This work addresses the performance degradation of large reasoning models (LRMs) under low-bit quantization by proposing a novel quantization method grounded in fine-tuning-induced weight update signals. The study identifies and leverages a previously unobserved “protect-the-ends” phenomenon: weights exhibiting either the smallest or largest magnitudes of update during fine-tuning are disproportionately critical to reasoning capability. Based on this insight, the authors design a channel importance metric that requires neither activation statistics nor second-order information. The approach is applicable to both real and pseudo-fine-tuning scenarios and demonstrates consistent gains across four reasoning benchmarks, achieving an average performance improvement of 6.55% over baseline quantization methods—particularly pronounced for reinforcement learning–fine-tuned models—and further generalizes effectively to non-fine-tuned LRMs.
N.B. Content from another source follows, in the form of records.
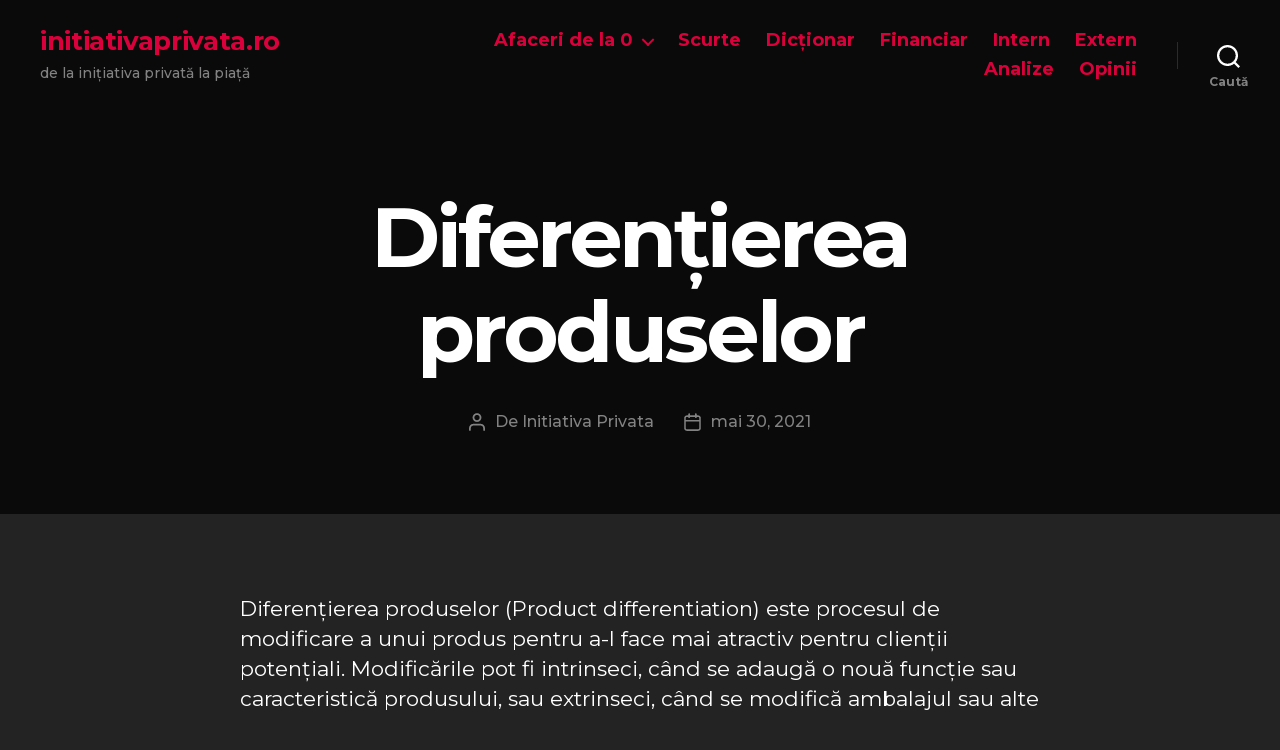

--- FILE ---
content_type: text/html; charset=utf-8
request_url: https://www.google.com/recaptcha/api2/aframe
body_size: 268
content:
<!DOCTYPE HTML><html><head><meta http-equiv="content-type" content="text/html; charset=UTF-8"></head><body><script nonce="0UmJjGSMGOKjohModMVJ0Q">/** Anti-fraud and anti-abuse applications only. See google.com/recaptcha */ try{var clients={'sodar':'https://pagead2.googlesyndication.com/pagead/sodar?'};window.addEventListener("message",function(a){try{if(a.source===window.parent){var b=JSON.parse(a.data);var c=clients[b['id']];if(c){var d=document.createElement('img');d.src=c+b['params']+'&rc='+(localStorage.getItem("rc::a")?sessionStorage.getItem("rc::b"):"");window.document.body.appendChild(d);sessionStorage.setItem("rc::e",parseInt(sessionStorage.getItem("rc::e")||0)+1);localStorage.setItem("rc::h",'1763351726200');}}}catch(b){}});window.parent.postMessage("_grecaptcha_ready", "*");}catch(b){}</script></body></html>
Weight-only quantization is important for compressing Large Language Models (LLMs). Inspired by the spirit of classical magnitude pruning, we study whether the magnitude of weight updates during reasoning-incentivized fine-tuning can provide valuable signals for quantizing Large Reasoning Models (LRMs). We hypothesize that the smallest and largest weight updates during fine-tuning are more important than those of intermediate magnitude, a phenomenon we term"protecting both ends". Upon hypothesis validation, we introduce QuantLRM, which stands for weight quantization of LRMs via fine-tuning signals. We fit simple restricted quadratic functions on weight updates to protect both ends. By multiplying the average quadratic values with the count of zero weight updates of channels, we compute channel importance that is more effective than using activation or second-order information. We run QuantLRM to quantize various fine-tuned models (including supervised, direct preference optimization, and reinforcement learning fine-tuning) over four reasoning benchmarks (AIME-120, FOLIO, temporal sequences, and GPQA-Diamond) and empirically find that QuantLRM delivers a consistent improvement for LRMs quantization, with an average improvement of 6.55% on a reinforcement learning fine-tuned model. Also supporting non-fine-tuned LRMs, QuantLRM gathers effective signals via pseudo-fine-tuning, which greatly enhances its applicability.